YOUR ASSIGNMENT: Each entry, in full: copy it out exactly.

[[ AVAILABLE DATA open ]]

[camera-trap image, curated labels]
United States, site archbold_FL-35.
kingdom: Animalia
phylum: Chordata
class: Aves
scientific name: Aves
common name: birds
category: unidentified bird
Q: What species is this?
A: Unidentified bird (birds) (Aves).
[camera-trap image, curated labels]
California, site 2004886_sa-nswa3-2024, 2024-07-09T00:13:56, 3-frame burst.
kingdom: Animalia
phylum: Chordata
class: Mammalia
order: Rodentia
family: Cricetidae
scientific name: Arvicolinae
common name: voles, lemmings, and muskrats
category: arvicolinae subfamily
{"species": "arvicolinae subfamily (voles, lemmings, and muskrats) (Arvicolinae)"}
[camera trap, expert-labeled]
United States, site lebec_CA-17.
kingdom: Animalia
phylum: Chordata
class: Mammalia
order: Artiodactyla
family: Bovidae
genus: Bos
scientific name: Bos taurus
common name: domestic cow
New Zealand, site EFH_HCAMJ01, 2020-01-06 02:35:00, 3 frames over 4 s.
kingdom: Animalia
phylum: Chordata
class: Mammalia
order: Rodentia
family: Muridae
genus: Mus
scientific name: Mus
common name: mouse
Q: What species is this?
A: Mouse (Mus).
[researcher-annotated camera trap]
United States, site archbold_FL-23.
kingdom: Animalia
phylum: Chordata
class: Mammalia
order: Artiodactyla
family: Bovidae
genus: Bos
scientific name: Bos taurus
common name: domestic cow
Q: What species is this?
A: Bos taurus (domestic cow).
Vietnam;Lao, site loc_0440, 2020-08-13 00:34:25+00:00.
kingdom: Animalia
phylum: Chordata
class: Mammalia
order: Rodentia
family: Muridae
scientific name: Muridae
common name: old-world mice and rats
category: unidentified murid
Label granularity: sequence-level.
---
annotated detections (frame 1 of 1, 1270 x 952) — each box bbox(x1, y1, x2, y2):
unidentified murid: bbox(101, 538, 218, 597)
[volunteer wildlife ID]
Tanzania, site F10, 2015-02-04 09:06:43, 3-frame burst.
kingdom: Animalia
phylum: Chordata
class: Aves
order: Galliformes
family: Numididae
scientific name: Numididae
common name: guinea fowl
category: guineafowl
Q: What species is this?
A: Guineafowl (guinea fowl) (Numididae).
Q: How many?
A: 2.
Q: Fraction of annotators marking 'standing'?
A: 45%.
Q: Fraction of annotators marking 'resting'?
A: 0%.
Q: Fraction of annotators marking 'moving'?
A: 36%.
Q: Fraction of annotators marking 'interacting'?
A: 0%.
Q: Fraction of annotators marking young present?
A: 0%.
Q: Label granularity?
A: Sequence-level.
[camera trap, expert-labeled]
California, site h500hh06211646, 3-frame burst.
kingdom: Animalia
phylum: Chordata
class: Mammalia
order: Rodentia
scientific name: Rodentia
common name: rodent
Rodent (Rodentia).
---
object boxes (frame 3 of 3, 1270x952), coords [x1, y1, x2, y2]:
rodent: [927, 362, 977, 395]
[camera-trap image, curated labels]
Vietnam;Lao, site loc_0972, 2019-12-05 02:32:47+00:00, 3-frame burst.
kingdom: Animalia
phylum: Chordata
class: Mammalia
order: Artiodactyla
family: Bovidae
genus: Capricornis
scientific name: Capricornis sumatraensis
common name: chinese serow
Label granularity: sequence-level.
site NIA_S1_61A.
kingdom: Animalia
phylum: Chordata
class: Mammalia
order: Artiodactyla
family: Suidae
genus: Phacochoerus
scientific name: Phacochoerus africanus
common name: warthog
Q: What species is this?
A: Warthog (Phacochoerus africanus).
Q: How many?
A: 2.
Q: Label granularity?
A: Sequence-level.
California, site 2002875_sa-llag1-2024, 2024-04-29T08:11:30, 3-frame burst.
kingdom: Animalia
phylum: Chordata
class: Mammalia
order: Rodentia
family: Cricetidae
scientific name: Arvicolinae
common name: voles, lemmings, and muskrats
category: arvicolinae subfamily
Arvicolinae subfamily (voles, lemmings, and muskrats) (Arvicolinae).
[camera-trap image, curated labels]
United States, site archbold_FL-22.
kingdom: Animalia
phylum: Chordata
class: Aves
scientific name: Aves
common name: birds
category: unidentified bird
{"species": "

[[ AVAILABLE DATA closed ]]

ANSWER SECTION:
[camera-trap image, curated labels]
United States, site archbold_FL-35.
kingdom: Animalia
phylum: Chordata
class: Aves
scientific name: Aves
common name: birds
category: unidentified bird
Q: What species is this?
A: Unidentified bird (birds) (Aves).
[camera-trap image, curated labels]
California, site 2004886_sa-nswa3-2024, 2024-07-09T00:13:56, 3-frame burst.
kingdom: Animalia
phylum: Chordata
class: Mammalia
order: Rodentia
family: Cricetidae
scientific name: Arvicolinae
common name: voles, lemmings, and muskrats
category: arvicolinae subfamily
{"species": "arvicolinae subfamily (voles, lemmings, and muskrats) (Arvicolinae)"}
[camera trap, expert-labeled]
United States, site lebec_CA-17.
kingdom: Animalia
phylum: Chordata
class: Mammalia
order: Artiodactyla
family: Bovidae
genus: Bos
scientific name: Bos taurus
common name: domestic cow
New Zealand, site EFH_HCAMJ01, 2020-01-06 02:35:00, 3 frames over 4 s.
kingdom: Animalia
phylum: Chordata
class: Mammalia
order: Rodentia
family: Muridae
genus: Mus
scientific name: Mus
common name: mouse
Q: What species is this?
A: Mouse (Mus).
[researcher-annotated camera trap]
United States, site archbold_FL-23.
kingdom: Animalia
phylum: Chordata
class: Mammalia
order: Artiodactyla
family: Bovidae
genus: Bos
scientific name: Bos taurus
common name: domestic cow
Q: What species is this?
A: Bos taurus (domestic cow).
Vietnam;Lao, site loc_0440, 2020-08-13 00:34:25+00:00.
kingdom: Animalia
phylum: Chordata
class: Mammalia
order: Rodentia
family: Muridae
scientific name: Muridae
common name: old-world mice and rats
category: unidentified murid
Label granularity: sequence-level.
---
annotated detections (frame 1 of 1, 1270 x 952) — each box bbox(x1, y1, x2, y2):
unidentified murid: bbox(101, 538, 218, 597)
[volunteer wildlife ID]
Tanzania, site F10, 2015-02-04 09:06:43, 3-frame burst.
kingdom: Animalia
phylum: Chordata
class: Aves
order: Galliformes
family: Numididae
scientific name: Numididae
common name: guinea fowl
category: guineafowl
Q: What species is this?
A: Guineafowl (guinea fowl) (Numididae).
Q: How many?
A: 2.
Q: Fraction of annotators marking 'standing'?
A: 45%.
Q: Fraction of annotators marking 'resting'?
A: 0%.
Q: Fraction of annotators marking 'moving'?
A: 36%.
Q: Fraction of annotators marking 'interacting'?
A: 0%.
Q: Fraction of annotators marking young present?
A: 0%.
Q: Label granularity?
A: Sequence-level.
[camera trap, expert-labeled]
California, site h500hh06211646, 3-frame burst.
kingdom: Animalia
phylum: Chordata
class: Mammalia
order: Rodentia
scientific name: Rodentia
common name: rodent
Rodent (Rodentia).
---
object boxes (frame 3 of 3, 1270x952), coords [x1, y1, x2, y2]:
rodent: [927, 362, 977, 395]
[camera-trap image, curated labels]
Vietnam;Lao, site loc_0972, 2019-12-05 02:32:47+00:00, 3-frame burst.
kingdom: Animalia
phylum: Chordata
class: Mammalia
order: Artiodactyla
family: Bovidae
genus: Capricornis
scientific name: Capricornis sumatraensis
common name: chinese serow
Label granularity: sequence-level.
site NIA_S1_61A.
kingdom: Animalia
phylum: Chordata
class: Mammalia
order: Artiodactyla
family: Suidae
genus: Phacochoerus
scientific name: Phacochoerus africanus
common name: warthog
Q: What species is this?
A: Warthog (Phacochoerus africanus).
Q: How many?
A: 2.
Q: Label granularity?
A: Sequence-level.
California, site 2002875_sa-llag1-2024, 2024-04-29T08:11:30, 3-frame burst.
kingdom: Animalia
phylum: Chordata
class: Mammalia
order: Rodentia
family: Cricetidae
scientific name: Arvicolinae
common name: voles, lemmings, and muskrats
category: arvicolinae subfamily
Arvicolinae subfamily (voles, lemmings, and muskrats) (Arvicolinae).
[camera-trap image, curated labels]
United States, site archbold_FL-22.
kingdom: Animalia
phylum: Chordata
class: Aves
scientific name: Aves
common name: birds
category: unidentified bird
{"species": "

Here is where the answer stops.